* **Action item**
Starting with the first line of the data that follows, transcribe every line verbatim until the line containing "[camera trap, volunteer-labeled]" has been transcribed.

* **Material shown**

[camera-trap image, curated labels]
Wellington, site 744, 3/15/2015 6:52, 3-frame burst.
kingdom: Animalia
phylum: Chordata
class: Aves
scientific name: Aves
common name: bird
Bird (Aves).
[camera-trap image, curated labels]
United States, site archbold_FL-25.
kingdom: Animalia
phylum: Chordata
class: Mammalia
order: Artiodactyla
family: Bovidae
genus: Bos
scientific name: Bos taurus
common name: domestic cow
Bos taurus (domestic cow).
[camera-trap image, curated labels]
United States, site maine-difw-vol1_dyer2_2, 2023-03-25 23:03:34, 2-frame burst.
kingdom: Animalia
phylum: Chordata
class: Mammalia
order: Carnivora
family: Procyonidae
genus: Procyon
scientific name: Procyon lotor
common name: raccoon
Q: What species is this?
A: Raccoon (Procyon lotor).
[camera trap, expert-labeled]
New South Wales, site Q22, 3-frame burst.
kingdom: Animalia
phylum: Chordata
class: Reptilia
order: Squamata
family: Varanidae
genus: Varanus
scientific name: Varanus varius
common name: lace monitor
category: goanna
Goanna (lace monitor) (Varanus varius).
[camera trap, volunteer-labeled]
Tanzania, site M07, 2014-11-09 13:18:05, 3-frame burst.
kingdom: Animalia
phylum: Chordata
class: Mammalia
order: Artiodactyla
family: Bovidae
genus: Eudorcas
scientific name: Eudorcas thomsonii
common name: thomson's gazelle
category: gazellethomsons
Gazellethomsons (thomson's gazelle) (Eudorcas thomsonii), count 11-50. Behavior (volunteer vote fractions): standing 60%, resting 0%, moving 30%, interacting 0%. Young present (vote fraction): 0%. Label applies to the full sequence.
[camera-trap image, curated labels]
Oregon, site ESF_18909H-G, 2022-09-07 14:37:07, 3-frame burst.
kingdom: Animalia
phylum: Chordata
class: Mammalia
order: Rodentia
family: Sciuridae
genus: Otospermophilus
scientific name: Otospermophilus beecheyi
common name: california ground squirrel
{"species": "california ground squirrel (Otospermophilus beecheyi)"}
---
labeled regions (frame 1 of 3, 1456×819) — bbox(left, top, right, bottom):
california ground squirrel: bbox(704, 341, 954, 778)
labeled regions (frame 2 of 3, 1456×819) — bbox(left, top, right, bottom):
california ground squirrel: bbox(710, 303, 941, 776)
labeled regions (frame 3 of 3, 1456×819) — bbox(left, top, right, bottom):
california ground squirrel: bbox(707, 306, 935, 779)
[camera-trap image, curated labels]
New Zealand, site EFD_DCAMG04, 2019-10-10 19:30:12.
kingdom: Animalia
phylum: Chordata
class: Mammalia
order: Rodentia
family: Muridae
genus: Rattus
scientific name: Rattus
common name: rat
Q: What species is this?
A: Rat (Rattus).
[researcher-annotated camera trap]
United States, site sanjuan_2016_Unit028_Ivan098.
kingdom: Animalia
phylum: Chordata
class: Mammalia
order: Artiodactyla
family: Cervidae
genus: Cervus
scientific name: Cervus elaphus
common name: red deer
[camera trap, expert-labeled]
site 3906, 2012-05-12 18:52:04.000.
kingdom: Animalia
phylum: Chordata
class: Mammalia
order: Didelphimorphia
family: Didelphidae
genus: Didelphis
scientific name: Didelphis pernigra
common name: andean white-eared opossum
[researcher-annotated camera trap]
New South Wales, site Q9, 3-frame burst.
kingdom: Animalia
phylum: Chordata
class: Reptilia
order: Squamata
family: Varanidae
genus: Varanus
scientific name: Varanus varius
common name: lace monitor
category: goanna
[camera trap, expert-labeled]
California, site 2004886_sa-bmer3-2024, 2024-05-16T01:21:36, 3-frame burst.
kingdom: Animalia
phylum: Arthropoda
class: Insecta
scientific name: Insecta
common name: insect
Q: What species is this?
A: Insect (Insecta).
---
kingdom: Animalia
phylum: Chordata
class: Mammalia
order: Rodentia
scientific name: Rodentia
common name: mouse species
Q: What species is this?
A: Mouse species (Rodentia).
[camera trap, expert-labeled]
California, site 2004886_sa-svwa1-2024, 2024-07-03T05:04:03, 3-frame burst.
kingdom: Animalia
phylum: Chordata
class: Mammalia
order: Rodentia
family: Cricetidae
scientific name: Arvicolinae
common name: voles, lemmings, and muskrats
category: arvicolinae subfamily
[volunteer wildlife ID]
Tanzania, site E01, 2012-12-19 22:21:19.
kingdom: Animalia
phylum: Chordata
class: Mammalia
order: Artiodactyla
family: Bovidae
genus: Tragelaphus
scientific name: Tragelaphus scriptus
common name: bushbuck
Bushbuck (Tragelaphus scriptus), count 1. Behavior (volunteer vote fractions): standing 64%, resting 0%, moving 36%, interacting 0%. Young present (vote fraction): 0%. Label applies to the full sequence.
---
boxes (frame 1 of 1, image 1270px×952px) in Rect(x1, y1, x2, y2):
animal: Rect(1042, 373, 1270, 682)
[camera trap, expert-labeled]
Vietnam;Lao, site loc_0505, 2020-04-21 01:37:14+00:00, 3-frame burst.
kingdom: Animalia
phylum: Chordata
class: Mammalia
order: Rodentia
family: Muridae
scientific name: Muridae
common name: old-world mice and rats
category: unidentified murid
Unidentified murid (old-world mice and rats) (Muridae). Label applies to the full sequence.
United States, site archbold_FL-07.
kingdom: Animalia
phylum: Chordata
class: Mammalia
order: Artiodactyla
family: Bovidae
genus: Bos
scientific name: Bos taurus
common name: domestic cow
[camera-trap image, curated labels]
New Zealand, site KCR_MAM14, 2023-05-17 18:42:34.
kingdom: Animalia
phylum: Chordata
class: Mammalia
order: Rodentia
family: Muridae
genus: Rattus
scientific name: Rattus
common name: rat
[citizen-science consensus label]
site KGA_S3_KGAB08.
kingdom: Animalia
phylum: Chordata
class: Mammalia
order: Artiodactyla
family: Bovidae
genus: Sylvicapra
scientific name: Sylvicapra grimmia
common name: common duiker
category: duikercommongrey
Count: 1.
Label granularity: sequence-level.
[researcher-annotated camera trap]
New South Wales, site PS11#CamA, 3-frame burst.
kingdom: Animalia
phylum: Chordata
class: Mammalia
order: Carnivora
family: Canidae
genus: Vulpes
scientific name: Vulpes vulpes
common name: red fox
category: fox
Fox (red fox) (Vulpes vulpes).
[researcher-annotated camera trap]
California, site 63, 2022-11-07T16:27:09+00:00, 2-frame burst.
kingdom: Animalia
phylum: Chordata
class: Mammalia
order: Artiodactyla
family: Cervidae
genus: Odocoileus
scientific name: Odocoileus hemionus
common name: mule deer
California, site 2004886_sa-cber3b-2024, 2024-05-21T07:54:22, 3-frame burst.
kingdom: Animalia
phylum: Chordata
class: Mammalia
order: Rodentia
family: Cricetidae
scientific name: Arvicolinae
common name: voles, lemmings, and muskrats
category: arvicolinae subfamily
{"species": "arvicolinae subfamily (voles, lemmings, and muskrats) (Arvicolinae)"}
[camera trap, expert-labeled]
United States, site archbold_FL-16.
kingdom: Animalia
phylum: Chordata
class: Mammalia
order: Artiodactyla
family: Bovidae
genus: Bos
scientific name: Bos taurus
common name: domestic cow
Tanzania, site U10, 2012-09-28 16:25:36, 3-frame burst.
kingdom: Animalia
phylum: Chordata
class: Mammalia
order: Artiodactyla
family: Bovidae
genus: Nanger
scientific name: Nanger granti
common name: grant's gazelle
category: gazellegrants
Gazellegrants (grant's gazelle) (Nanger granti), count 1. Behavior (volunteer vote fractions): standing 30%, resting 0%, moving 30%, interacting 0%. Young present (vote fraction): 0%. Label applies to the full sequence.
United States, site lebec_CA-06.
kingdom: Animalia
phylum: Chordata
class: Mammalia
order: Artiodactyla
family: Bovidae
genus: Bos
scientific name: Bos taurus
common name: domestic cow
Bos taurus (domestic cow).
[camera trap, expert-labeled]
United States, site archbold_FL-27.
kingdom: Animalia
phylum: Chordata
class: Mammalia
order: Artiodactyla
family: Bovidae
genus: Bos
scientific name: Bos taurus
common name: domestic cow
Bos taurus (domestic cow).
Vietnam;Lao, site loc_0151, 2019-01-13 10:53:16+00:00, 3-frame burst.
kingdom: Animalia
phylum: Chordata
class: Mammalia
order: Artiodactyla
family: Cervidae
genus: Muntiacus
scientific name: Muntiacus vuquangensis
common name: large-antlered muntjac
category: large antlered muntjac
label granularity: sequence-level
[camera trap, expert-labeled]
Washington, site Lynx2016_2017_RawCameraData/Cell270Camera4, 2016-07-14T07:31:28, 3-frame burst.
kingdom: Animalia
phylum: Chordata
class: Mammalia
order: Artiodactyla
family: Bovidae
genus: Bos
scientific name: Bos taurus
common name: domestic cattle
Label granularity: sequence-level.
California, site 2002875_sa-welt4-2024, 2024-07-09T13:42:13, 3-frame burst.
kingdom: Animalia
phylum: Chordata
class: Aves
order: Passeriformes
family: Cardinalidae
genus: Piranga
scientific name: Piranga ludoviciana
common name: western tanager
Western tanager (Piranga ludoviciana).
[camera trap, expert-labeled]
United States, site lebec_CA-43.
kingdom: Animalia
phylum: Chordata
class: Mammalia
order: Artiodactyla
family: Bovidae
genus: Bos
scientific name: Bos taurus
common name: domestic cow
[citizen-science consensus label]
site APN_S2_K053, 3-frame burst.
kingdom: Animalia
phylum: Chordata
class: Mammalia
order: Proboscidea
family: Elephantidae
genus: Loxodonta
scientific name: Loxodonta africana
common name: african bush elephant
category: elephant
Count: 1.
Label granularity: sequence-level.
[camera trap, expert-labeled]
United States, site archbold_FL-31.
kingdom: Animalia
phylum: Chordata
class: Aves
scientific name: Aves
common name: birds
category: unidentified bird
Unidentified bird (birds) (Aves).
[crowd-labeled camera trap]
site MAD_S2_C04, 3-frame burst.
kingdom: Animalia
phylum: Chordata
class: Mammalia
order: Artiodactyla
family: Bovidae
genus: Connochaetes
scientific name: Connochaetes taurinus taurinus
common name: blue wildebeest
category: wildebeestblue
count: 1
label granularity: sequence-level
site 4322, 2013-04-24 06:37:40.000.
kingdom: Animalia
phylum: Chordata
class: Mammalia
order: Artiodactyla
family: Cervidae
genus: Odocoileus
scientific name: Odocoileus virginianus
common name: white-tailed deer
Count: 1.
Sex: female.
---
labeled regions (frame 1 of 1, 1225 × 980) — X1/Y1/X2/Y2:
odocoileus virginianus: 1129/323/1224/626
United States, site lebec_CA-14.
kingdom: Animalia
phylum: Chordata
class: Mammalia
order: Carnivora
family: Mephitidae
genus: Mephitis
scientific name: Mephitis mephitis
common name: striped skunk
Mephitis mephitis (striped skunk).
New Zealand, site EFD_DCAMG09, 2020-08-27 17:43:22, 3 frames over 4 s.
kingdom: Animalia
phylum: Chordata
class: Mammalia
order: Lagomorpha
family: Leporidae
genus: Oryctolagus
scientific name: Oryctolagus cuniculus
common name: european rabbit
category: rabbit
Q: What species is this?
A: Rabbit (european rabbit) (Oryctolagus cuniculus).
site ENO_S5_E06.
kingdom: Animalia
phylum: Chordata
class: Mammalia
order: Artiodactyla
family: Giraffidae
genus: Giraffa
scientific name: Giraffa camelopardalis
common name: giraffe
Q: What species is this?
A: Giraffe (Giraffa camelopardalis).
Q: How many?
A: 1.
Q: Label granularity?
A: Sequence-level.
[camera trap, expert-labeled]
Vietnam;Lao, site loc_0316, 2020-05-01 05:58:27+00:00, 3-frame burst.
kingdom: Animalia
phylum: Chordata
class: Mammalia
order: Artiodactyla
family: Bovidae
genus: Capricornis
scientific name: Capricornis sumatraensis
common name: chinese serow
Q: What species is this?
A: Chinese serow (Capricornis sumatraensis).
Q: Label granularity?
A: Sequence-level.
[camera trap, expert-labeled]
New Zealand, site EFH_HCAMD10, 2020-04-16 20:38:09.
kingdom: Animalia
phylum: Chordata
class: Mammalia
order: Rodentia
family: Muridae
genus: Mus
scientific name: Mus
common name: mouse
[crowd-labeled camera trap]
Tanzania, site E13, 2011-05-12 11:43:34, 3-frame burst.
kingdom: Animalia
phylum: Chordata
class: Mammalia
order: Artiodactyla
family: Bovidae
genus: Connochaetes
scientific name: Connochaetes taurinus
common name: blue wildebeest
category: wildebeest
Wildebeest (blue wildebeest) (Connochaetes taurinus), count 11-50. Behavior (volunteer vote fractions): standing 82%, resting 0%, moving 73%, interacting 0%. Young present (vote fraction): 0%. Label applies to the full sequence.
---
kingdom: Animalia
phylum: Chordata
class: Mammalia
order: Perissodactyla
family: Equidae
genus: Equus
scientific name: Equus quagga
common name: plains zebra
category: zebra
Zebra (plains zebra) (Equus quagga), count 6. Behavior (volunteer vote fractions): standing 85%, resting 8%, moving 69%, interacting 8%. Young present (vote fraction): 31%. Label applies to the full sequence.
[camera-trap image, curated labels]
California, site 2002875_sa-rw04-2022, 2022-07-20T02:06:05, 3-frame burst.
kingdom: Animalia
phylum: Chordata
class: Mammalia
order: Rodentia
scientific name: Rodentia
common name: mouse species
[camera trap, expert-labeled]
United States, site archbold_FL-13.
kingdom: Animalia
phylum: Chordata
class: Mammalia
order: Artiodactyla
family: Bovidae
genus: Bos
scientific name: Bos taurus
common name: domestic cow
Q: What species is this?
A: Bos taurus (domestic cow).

* **Response to this task**
[camera-trap image, curated labels]
Wellington, site 744, 3/15/2015 6:52, 3-frame burst.
kingdom: Animalia
phylum: Chordata
class: Aves
scientific name: Aves
common name: bird
Bird (Aves).
[camera-trap image, curated labels]
United States, site archbold_FL-25.
kingdom: Animalia
phylum: Chordata
class: Mammalia
order: Artiodactyla
family: Bovidae
genus: Bos
scientific name: Bos taurus
common name: domestic cow
Bos taurus (domestic cow).
[camera-trap image, curated labels]
United States, site maine-difw-vol1_dyer2_2, 2023-03-25 23:03:34, 2-frame burst.
kingdom: Animalia
phylum: Chordata
class: Mammalia
order: Carnivora
family: Procyonidae
genus: Procyon
scientific name: Procyon lotor
common name: raccoon
Q: What species is this?
A: Raccoon (Procyon lotor).
[camera trap, expert-labeled]
New South Wales, site Q22, 3-frame burst.
kingdom: Animalia
phylum: Chordata
class: Reptilia
order: Squamata
family: Varanidae
genus: Varanus
scientific name: Varanus varius
common name: lace monitor
category: goanna
Goanna (lace monitor) (Varanus varius).
[camera trap, volunteer-labeled]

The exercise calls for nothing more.